(Spatial question entries)

[BEGIN]

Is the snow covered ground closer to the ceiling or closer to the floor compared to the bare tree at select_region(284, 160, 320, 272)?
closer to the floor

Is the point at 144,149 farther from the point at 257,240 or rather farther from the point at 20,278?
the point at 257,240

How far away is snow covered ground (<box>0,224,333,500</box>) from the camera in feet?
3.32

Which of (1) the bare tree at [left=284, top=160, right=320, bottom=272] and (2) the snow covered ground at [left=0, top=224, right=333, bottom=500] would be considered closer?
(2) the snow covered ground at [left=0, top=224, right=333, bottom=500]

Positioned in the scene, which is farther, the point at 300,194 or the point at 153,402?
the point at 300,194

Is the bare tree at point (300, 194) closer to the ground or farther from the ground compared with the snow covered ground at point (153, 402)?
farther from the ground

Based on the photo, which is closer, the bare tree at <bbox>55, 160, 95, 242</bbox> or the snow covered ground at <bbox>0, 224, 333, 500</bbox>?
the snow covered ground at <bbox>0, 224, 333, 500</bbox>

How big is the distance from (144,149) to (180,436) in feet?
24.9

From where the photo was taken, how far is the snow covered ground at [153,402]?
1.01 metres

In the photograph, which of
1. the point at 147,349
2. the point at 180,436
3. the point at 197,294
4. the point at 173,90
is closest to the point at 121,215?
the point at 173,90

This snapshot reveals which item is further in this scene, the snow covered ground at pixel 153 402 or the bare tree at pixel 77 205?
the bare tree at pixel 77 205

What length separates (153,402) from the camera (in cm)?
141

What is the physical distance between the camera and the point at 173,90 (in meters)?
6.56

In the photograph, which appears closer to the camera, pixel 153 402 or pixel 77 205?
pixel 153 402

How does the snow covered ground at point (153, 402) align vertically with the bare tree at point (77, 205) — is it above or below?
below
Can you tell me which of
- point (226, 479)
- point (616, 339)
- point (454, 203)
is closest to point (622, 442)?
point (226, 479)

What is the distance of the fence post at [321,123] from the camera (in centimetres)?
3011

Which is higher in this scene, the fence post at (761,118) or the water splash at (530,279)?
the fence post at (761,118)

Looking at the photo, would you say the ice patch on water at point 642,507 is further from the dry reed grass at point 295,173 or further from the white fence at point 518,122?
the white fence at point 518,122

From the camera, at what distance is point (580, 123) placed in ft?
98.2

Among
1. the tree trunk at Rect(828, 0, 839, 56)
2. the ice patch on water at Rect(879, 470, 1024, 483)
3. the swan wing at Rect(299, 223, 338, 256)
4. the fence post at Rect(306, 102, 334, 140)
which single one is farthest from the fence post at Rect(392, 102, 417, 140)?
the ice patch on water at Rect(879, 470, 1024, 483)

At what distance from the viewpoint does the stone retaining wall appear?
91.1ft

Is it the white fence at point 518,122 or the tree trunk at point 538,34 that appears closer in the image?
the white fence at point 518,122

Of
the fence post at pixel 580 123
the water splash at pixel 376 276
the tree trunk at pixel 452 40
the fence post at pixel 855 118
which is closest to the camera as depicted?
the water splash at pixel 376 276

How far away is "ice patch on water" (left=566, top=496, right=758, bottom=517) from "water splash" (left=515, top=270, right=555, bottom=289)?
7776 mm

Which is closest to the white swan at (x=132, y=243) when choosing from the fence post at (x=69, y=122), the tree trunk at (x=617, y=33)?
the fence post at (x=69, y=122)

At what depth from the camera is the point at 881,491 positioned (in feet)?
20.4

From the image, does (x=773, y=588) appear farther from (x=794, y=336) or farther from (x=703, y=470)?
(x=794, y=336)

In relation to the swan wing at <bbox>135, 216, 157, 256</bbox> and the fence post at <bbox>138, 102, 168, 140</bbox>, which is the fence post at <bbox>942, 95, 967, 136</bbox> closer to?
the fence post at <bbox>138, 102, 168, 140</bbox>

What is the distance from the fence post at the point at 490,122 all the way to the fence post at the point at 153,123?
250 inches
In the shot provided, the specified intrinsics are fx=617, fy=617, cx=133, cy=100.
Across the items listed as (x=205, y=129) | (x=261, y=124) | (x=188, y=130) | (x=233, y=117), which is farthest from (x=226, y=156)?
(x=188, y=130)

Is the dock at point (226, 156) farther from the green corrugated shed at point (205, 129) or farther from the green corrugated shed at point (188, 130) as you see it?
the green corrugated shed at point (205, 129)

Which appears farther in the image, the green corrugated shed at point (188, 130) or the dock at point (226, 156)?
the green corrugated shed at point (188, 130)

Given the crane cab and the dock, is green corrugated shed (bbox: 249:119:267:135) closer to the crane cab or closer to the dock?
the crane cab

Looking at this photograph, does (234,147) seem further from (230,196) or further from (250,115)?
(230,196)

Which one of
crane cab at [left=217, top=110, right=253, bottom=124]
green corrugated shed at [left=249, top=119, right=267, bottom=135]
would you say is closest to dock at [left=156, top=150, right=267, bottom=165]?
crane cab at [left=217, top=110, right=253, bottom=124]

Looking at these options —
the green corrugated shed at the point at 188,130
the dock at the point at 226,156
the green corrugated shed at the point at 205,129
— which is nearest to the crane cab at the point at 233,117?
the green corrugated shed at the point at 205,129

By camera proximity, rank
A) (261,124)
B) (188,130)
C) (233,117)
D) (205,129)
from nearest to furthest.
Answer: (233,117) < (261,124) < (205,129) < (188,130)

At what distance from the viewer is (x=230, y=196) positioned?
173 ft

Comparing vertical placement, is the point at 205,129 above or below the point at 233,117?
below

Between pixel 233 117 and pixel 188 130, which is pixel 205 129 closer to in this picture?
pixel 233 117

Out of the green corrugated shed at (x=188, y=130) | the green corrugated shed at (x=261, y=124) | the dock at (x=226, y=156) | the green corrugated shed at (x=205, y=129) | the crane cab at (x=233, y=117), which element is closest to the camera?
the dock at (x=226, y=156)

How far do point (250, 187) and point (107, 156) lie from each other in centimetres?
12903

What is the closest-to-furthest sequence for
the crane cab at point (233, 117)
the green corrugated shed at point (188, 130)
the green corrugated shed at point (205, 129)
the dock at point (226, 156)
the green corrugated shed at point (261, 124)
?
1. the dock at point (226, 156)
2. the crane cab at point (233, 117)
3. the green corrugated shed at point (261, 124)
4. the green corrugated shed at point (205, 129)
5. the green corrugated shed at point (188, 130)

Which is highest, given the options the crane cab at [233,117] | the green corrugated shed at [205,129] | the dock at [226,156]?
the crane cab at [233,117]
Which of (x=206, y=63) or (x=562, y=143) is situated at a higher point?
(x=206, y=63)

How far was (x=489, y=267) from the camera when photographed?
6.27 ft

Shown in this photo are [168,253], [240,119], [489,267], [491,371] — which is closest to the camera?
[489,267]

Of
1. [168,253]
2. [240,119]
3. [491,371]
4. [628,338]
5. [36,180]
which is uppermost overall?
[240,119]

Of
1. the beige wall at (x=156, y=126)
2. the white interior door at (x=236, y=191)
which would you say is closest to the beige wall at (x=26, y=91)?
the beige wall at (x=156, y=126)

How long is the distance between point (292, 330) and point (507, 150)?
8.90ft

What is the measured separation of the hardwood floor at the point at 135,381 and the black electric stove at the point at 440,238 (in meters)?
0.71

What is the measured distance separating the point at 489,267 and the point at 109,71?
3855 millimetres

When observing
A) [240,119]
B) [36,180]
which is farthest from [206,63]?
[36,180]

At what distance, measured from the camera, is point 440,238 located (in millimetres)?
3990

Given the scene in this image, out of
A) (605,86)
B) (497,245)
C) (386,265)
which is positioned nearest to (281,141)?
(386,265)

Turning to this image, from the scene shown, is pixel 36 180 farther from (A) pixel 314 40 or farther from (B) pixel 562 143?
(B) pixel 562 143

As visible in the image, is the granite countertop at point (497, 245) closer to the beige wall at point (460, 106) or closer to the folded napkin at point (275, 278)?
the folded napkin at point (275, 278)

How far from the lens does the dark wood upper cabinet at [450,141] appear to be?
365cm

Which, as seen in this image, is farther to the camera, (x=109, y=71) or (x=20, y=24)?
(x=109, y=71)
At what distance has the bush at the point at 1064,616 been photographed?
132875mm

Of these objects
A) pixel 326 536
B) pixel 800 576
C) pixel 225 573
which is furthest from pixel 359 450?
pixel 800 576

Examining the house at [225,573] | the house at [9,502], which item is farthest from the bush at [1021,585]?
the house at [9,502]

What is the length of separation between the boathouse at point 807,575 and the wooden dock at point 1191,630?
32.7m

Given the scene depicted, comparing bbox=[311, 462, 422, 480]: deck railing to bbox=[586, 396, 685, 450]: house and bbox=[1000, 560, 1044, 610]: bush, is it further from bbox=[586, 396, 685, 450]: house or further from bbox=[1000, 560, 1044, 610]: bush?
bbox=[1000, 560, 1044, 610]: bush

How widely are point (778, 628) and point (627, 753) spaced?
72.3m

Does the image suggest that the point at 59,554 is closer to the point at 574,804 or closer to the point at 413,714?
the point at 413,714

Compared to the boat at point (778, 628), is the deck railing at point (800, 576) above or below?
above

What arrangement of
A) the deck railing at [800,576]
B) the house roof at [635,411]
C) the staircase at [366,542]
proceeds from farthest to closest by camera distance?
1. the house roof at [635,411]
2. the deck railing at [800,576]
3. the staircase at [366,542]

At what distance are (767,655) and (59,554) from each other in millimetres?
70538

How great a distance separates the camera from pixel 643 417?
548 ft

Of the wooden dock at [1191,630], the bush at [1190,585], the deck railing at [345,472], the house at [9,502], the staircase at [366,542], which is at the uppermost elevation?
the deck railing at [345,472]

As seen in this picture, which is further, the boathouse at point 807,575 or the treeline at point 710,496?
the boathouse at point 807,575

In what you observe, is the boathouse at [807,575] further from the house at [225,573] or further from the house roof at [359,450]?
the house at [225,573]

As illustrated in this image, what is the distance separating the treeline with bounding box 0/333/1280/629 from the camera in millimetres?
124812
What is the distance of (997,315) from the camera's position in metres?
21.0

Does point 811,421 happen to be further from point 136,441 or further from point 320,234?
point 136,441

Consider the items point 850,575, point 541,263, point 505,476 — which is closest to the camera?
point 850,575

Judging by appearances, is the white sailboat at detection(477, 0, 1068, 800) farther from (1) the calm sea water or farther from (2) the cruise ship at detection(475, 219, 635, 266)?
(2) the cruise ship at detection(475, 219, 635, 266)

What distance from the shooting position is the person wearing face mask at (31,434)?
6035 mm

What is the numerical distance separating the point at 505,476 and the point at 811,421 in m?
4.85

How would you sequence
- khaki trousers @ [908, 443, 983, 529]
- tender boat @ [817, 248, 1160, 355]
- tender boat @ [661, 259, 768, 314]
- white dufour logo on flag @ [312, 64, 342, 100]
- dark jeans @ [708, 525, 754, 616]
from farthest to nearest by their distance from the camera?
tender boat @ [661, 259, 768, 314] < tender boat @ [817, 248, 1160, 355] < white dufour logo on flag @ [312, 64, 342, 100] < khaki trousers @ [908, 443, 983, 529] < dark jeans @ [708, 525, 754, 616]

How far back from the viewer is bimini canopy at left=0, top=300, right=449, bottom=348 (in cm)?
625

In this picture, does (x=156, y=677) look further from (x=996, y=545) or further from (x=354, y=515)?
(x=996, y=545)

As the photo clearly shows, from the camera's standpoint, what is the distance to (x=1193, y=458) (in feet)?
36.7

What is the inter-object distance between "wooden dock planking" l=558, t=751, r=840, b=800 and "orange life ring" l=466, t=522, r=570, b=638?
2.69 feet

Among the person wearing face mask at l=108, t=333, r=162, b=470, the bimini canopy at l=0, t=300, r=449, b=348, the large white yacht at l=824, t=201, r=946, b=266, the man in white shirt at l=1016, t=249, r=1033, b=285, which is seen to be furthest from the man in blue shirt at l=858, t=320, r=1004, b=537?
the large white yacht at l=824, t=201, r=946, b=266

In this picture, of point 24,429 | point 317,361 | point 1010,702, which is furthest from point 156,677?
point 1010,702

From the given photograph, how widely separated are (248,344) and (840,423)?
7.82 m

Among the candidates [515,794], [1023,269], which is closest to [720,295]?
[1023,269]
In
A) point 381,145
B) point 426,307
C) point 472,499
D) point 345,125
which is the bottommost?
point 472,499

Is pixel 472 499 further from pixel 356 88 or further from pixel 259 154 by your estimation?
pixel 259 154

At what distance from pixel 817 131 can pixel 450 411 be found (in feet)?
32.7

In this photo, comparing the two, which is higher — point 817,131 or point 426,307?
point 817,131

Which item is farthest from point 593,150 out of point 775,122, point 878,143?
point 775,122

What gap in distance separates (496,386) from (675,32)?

[END]

TASK PROMPT: Your task is to reproduce, exactly and exclusively, the lines from the one holding "From the given" through the final line of the listing.

ANSWER TO THE PROBLEM:
From the given photograph, how widely separated are (248,344) and (840,423)?
7.82 m

Among the candidates [515,794], [1023,269], which is closest to [720,295]?
[1023,269]
In
A) point 381,145
B) point 426,307
C) point 472,499
D) point 345,125
which is the bottommost?
point 472,499

Is pixel 472 499 further from pixel 356 88 or further from pixel 259 154 by your estimation?
pixel 259 154

At what distance from pixel 817 131 can pixel 450 411 be found (in feet)?
32.7

In this photo, comparing the two, which is higher — point 817,131 or point 426,307?
point 817,131

Which item is farthest from point 593,150 out of point 775,122, point 878,143?
point 775,122

What gap in distance separates (496,386) from (675,32)?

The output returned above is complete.